Reproduce the rows below word for word, from the line containing "Considering the items" through the line containing "2.29 metres", both included, and nothing else.
## Begin
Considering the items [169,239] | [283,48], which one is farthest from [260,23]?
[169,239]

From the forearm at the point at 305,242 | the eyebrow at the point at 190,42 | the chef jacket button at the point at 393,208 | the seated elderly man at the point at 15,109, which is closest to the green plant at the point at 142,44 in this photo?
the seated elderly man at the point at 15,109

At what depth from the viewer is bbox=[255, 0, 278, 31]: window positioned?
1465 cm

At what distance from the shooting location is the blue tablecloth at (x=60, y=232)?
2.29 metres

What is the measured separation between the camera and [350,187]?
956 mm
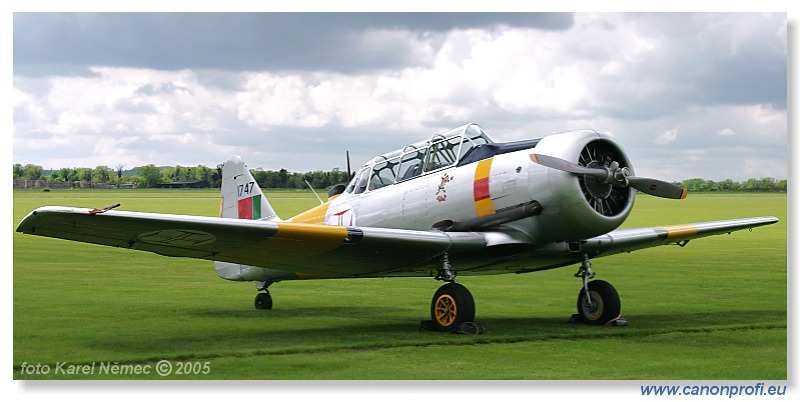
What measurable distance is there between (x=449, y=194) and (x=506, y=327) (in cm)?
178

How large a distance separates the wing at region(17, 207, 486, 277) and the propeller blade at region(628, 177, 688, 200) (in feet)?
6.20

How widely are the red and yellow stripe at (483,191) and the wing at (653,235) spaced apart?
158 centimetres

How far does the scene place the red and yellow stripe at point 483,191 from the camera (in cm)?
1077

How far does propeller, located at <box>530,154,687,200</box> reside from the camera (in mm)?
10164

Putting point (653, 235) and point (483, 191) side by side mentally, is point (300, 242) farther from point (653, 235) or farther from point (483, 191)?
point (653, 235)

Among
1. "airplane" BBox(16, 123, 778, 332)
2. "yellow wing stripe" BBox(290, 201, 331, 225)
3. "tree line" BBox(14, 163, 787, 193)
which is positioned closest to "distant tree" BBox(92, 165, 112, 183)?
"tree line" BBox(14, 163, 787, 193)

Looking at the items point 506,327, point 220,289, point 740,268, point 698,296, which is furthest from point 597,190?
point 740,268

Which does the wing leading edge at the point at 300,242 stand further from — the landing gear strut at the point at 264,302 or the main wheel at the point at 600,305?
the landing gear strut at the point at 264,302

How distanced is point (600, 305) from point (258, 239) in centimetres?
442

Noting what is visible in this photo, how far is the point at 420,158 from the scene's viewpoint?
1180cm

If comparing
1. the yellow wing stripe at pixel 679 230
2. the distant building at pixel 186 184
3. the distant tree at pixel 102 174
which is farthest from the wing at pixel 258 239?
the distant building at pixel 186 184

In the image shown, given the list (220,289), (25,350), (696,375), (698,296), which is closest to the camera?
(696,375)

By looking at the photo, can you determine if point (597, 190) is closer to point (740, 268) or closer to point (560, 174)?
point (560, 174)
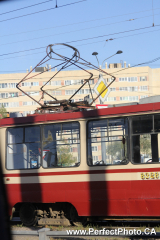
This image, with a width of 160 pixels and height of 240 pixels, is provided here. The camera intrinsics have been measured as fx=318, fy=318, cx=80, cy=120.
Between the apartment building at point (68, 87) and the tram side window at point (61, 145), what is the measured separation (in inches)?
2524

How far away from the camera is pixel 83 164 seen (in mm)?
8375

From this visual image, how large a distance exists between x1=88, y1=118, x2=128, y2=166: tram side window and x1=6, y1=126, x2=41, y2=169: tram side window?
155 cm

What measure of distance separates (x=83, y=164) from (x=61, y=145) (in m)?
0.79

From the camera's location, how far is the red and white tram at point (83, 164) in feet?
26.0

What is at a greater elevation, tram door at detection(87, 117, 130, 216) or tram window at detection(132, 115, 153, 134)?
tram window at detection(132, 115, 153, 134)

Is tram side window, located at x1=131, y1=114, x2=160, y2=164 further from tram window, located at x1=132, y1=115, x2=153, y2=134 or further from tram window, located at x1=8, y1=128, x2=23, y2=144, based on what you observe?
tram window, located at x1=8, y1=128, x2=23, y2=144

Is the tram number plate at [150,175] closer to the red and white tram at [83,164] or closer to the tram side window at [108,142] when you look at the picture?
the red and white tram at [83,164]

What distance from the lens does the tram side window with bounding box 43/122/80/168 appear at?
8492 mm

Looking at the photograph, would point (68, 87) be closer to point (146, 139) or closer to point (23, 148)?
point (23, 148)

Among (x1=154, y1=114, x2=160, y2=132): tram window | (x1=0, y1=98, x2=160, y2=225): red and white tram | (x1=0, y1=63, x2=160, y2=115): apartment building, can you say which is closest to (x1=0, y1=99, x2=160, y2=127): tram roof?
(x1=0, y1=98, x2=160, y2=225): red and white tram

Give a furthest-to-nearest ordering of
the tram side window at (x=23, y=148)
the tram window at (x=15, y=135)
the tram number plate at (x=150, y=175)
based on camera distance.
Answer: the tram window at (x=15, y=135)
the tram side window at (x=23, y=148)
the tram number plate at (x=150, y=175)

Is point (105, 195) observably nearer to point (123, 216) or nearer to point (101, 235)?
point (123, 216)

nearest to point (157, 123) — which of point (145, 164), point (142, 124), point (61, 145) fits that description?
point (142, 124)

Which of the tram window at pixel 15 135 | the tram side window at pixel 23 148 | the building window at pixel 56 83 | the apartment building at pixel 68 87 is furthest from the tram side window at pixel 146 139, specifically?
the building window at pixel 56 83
## End
## Begin
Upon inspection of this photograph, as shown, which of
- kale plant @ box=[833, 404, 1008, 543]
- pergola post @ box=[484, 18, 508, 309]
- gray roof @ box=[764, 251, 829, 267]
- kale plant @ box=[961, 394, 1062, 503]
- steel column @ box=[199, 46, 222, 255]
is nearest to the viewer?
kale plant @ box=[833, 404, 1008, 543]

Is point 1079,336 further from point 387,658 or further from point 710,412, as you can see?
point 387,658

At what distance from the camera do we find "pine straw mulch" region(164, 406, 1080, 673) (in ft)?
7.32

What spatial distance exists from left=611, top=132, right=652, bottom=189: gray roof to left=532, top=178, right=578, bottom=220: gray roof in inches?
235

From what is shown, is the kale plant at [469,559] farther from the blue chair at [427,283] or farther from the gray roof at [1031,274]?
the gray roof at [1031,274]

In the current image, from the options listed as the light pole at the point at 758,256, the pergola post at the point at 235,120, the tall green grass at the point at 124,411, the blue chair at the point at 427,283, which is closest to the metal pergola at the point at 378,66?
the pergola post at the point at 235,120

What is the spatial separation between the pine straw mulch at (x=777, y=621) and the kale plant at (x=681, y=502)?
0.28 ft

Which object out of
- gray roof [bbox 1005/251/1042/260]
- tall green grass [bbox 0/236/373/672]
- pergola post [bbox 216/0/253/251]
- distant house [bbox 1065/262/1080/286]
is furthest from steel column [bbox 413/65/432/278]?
## End
**Task answer**
Considering the items [169,239] | [283,48], which one is farthest from [260,23]?
[169,239]

From the forearm at the point at 305,242 | the eyebrow at the point at 190,42 | the chef jacket button at the point at 393,208 | the seated elderly man at the point at 15,109, which is closest to the green plant at the point at 142,44 in this photo?
the seated elderly man at the point at 15,109

At what depth from the viewer is bbox=[255, 0, 278, 31]: window positioned?
1465 cm

At what distance from the shooting location is the blue tablecloth at (x=60, y=232)?
2.29 metres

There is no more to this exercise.